Table 1. Noble Gas Concentrations and Water Yields for Dimarshim Samples Using the CVCS Systema
Coarse, medium, and fine grain size fractions are indicated by the suffixes –c, -m, and –f, respectively. Numbers in italics given beneath each noble gas concentration refer to the percentage the measured sample gas amounts are corrected for by the gas amounts released during the respective re-extractions. Uncertainties of noble gas concentrations are 1σ and include raw data statistics, and uncertainties propagated from interference correction, calibration, and re-extraction correction. Also included are the uncertainties associated with the determination of the water amounts Vogel et al. . The error associated with gas calibration includes raw data statistics of the analyzed air aliquots and the error derived from the long term reproducibility of standard gas amounts, which are 1% for He, Ne, Ar, and Kr, respectively, and 2.5% for Xe. Noble gas concentrations of air-saturated water (ASW) are given for comparison and were calculated using the atmospheric pressure at the elevation of Dimarshim Cave of approx. 350 m a.s.l. and an average cave paleo-temperature of ∼26°C.

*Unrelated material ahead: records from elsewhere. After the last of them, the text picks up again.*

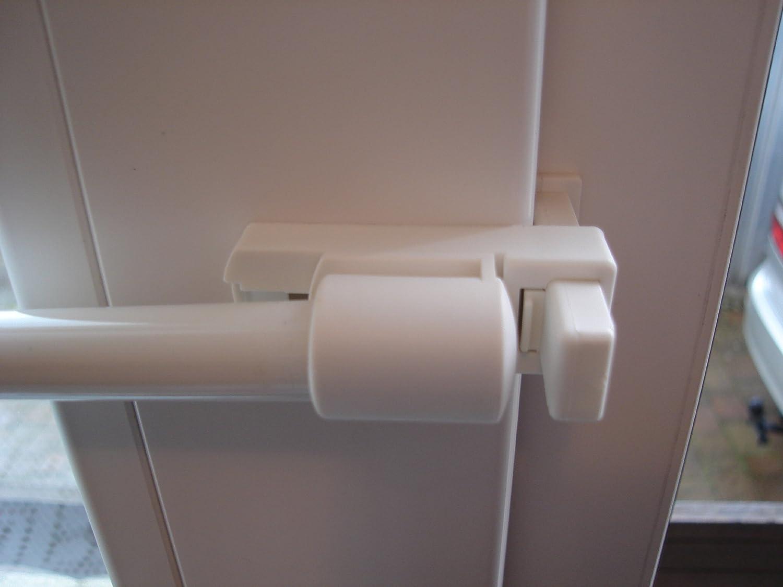 Soporte para discos de visillos soporte para discos de cortinas 1Paar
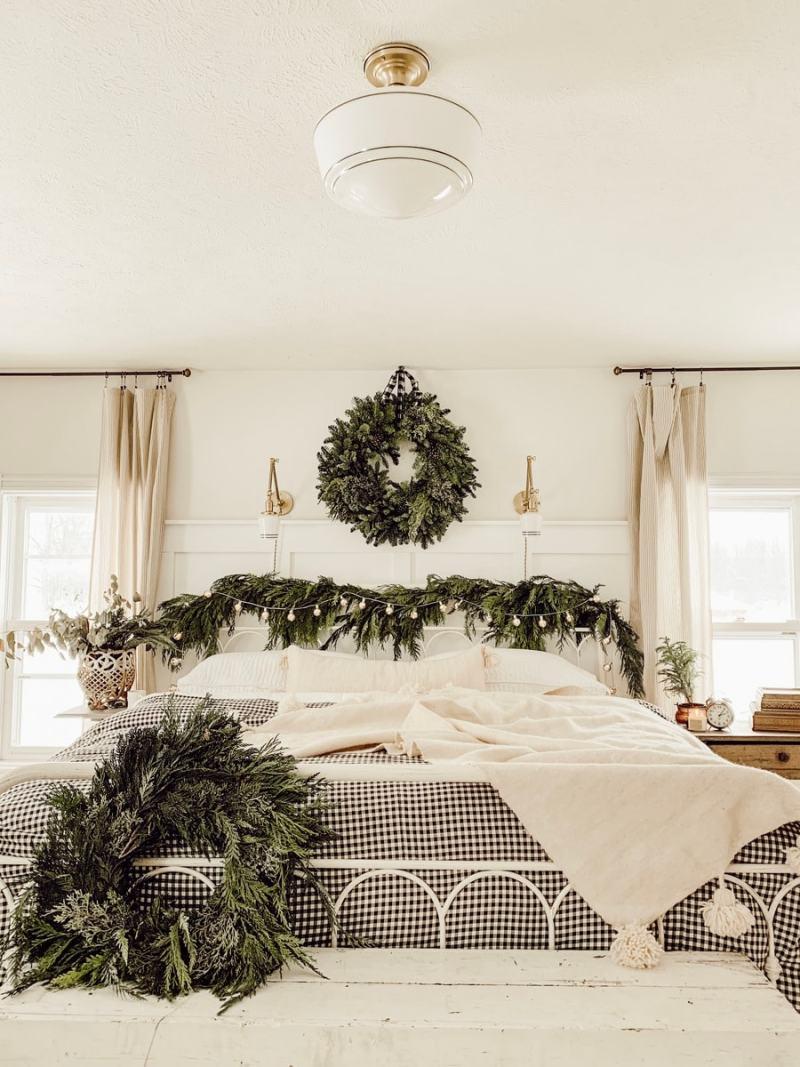 cozy cottage christmas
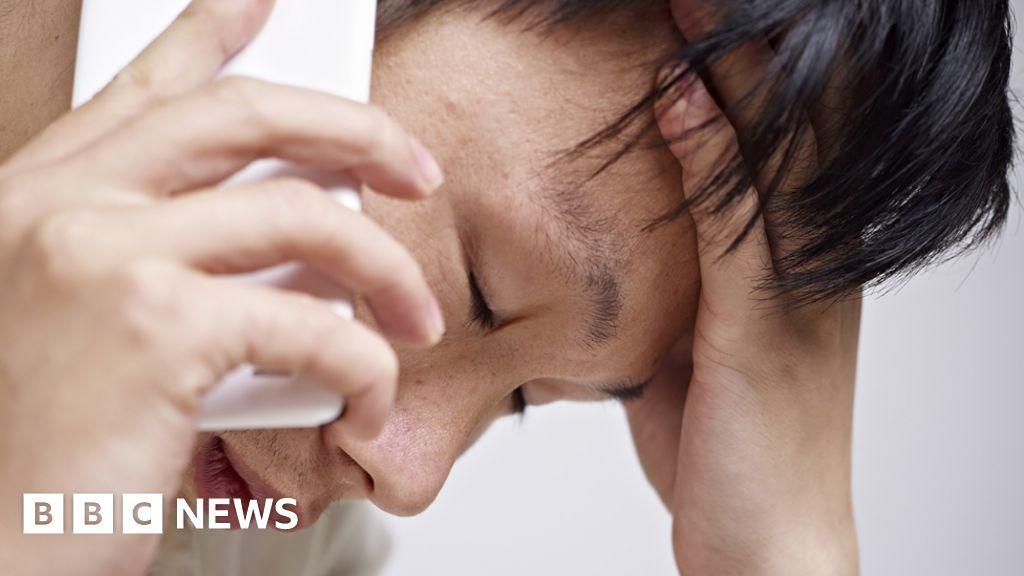 Korea's hidden problem: Suicidal defectors - BBC News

3. Water and Noble Gas Measurements
3.1. Water Vapor Pressure Measurement and Gas Purification for Noble Gas Analysis
 The mass of water extracted from a grain size fraction is determined by cryogenically concentrating the water vapor into a known volume and measuring its vapor pressure at ∼40°C following the experimental procedure described by Scheidegger et al. . Gas purification and separation is performed in a new, smaller, and simplified (e.g., without a capillary) version of the water and noble gas extraction system described by Beyerle et al. . The new line is tailored to process the very small amounts of water and noble gases released from stalagmite samples. After determination of the water mass, the noble gases are separated from the water by pulling the gas through a 3 Å molecular sieve at room temperature into a trap of activated charcoal held at −196°C. While the water is mostly trapped by the molecular sieve [cf., Beyerle et al., 2000], the charcoal separates the noncondensable He-Ne fraction from the condensable Ar-Kr-Xe fraction. The latter, together with residual water and other active gases, is quantitatively trapped at the charcoal. Prior to expansion of the He-Ne fraction to the spectrometer, it is further purified by admission to two more cryogenic traps (−196°C and −203°C, respectively) and a Zr-V-Fe getter pump (CapaciTorr® D-400 with a C400-2 DSK St172 cartridge from SAES® getters S.p.A.) operated at ∼150°C. During the analysis of He and Ne, the Ar-Kr-Xe fraction is released by heating the charcoal to 180°C, and is subsequently purified by two Zr-V-Fe getter pumps (a ST707/ Pill getter and a CapaciTorr® D-400 with a C400-2 DSK St172 cartridge, both from SAES® getters S.p.A.) operated at ∼350 and ∼150°C, respectively. The purified Ar-Kr-Xe fraction is expanded into the spectrometer after the He-Ne fraction has been pumped off.
3.2. Noble Gas Analysis
 For paleotemperature determinations our focus is on accurate noble gas amounts rather than their isotopic compositions, which (with the exception of He) have shown to be atmospheric in water [e.g., Brennwald et al., 2013; Kipfer et al., 2002]. Therefore, we analyze only one isotope of each stable noble gas (4He, 22Ne, 86Kr, and 136Xe), except for Ar (36,40Ar). The He-Ne and Ar-Kr-Xe fractions are sequentially analyzed using a noncommercial 90° sector field noble gas mass spectrometer equipped with a highly linear, i.e., sample-size independent sensitivity, Baur-Signer source [Baur, 1980; see, also Beyerle et al., 2000], a Faraday cup for the measurement of more intense ion beams (4He, 36,40Ar), and a channeltron electron multiplier for ion counting weaker ones (22Ne, 86Kr, 136Xe). The spectrometer is operated in peak jumping mode and at an electron energy of 100 eV. At this energy and with a mass resolution of the spectrometer m/Δm of ∼70, an interference correction on mass 22 from doubly charged CO2 is required. The ratio (CO2)++/(CO2)+, which is regularly checked analyzing the noble gas background in the “empty” spectrometer, averages at (7.3 ± 0.2) × 10−3 and is very stable. The correction on mass 22 can amount to up to several %, hence, CO2 is monitored throughout the analysis of the He-Ne fraction.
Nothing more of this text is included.